Work instructions.
According to the gallbladder text, what is bile typically made of?

Provided text.
***

Do you need a gallbladder?
The gallbladder is a pear shaped hollow sac that sits right below the liver and stores and concentrates the bile produced by the liver. The typical composition of bile is water, lecithin, bile salts and cholesterol. When you take meal or eat something, the gallbladder releases a surge of bile into the small intestine to help in digestion of fat and absorption of other nutrients including vitamin A, D, E and k as well as fatty acids.
Because the gallbladder only stores the bile produced by the liver and does not produce any digestive enzyme or chemical of its own, you can live without a gallbladder. But the gallbladder serves to store and increase the potency of bile through concentrating it, so your body can better emulsify and digest the fat and instantly release the bile when you eat.
Though the liver produces the bile but it is unable to store it and have sufficient quantity for each meal. After removal of your gallbladder, continuous flow of dilute bile into the intestine can lead to digestive problems. Sometimes, it causes persistent diarrhoea in some individuals.
So, do you really need a gallbladder? Absolutely yes! Even though you can live without a gallbladder, it does serve an important function with specific purpose in your overall health.
Read about gallbladder anatomy, location, and function.
How serious is gallbladder removal surgery (cholecystectomy)? What are the risks and complications associated with gallbladder removal surgery?
Like all operations, there is a small risk of complication with gallbladder removal surgery, but it is considered a relatively safe procedure and you can quickly return to your normal activities.

***

Records from a collection

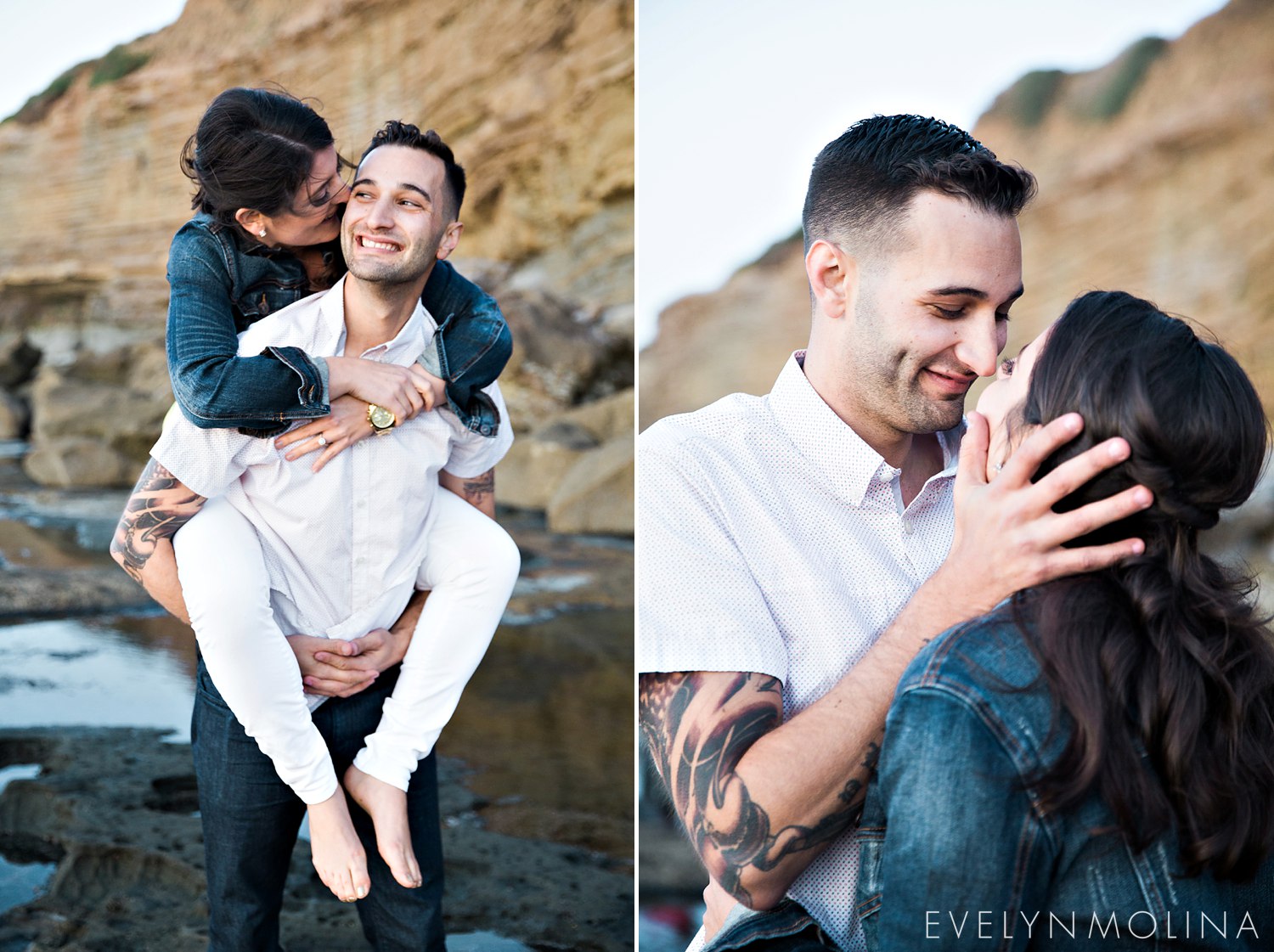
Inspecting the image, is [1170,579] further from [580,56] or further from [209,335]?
[580,56]

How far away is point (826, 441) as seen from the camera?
1.80 meters

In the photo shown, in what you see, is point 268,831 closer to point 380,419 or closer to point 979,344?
point 380,419

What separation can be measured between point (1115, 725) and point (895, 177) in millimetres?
984

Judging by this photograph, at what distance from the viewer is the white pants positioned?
5.93ft

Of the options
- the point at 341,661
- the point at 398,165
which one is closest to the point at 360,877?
the point at 341,661

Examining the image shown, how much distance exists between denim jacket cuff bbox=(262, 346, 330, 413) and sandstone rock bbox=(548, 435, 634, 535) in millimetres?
5670

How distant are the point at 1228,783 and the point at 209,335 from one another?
1.54 metres

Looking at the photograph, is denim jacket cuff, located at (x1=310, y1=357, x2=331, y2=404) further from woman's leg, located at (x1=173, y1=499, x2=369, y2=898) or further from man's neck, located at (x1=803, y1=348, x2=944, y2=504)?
man's neck, located at (x1=803, y1=348, x2=944, y2=504)

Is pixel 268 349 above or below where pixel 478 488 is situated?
above

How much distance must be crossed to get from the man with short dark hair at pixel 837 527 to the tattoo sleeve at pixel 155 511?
0.73m

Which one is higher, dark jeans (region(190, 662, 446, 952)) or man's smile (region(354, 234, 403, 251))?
man's smile (region(354, 234, 403, 251))

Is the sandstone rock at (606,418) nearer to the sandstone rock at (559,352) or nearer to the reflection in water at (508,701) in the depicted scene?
the sandstone rock at (559,352)

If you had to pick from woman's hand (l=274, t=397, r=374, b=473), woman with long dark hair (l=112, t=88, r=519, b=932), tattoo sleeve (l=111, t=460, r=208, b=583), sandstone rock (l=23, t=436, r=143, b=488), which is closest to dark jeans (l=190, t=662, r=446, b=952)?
woman with long dark hair (l=112, t=88, r=519, b=932)

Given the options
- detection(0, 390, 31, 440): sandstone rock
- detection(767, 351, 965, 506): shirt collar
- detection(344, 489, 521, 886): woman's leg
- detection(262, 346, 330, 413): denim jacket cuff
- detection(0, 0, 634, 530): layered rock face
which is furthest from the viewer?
detection(0, 390, 31, 440): sandstone rock
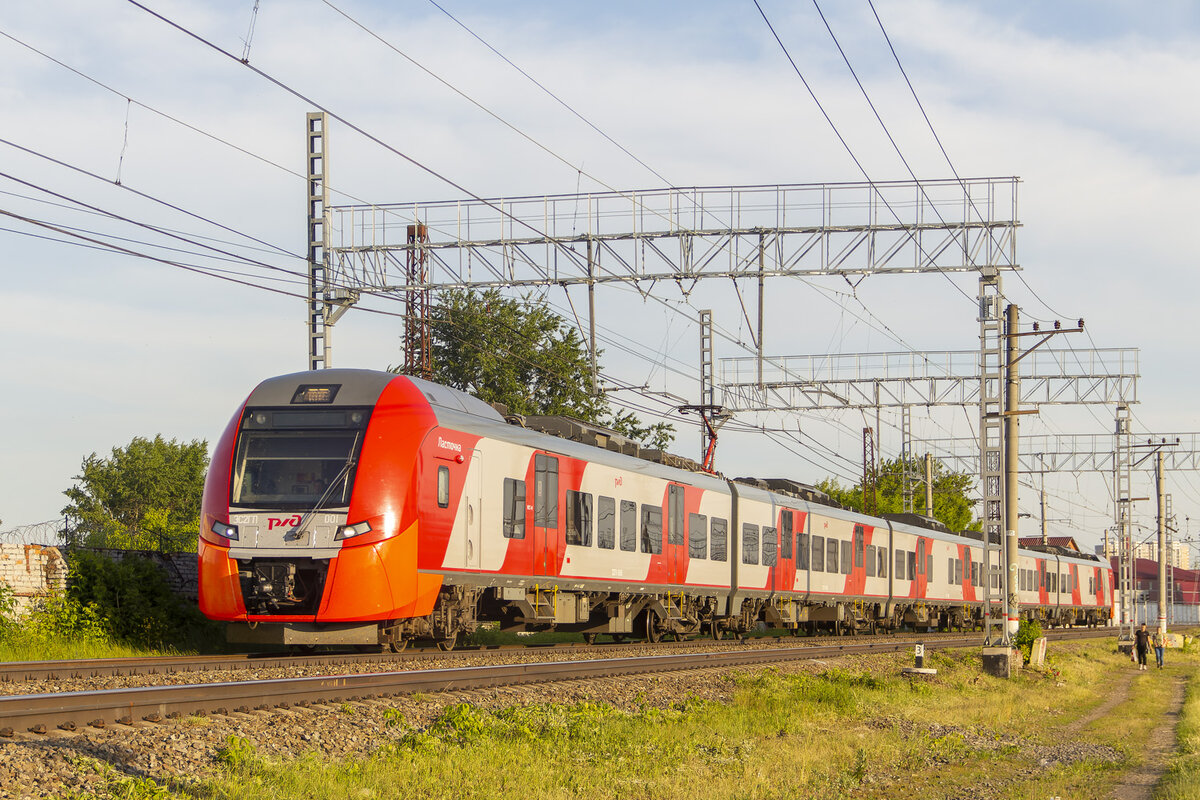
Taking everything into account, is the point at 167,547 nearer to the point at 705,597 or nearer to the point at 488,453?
the point at 488,453

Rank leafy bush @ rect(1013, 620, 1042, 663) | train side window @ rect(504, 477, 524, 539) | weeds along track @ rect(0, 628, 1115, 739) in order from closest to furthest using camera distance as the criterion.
Answer: weeds along track @ rect(0, 628, 1115, 739)
train side window @ rect(504, 477, 524, 539)
leafy bush @ rect(1013, 620, 1042, 663)

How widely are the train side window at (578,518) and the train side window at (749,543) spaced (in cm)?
748

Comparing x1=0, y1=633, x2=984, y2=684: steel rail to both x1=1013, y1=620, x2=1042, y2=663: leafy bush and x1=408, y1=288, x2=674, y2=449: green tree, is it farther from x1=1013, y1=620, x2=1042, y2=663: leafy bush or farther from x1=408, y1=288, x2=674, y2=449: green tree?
x1=408, y1=288, x2=674, y2=449: green tree

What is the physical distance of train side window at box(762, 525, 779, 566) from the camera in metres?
30.1

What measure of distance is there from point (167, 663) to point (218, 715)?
4.53 metres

***

Written reply.
Water, lecithin, bile salts and cholesterol.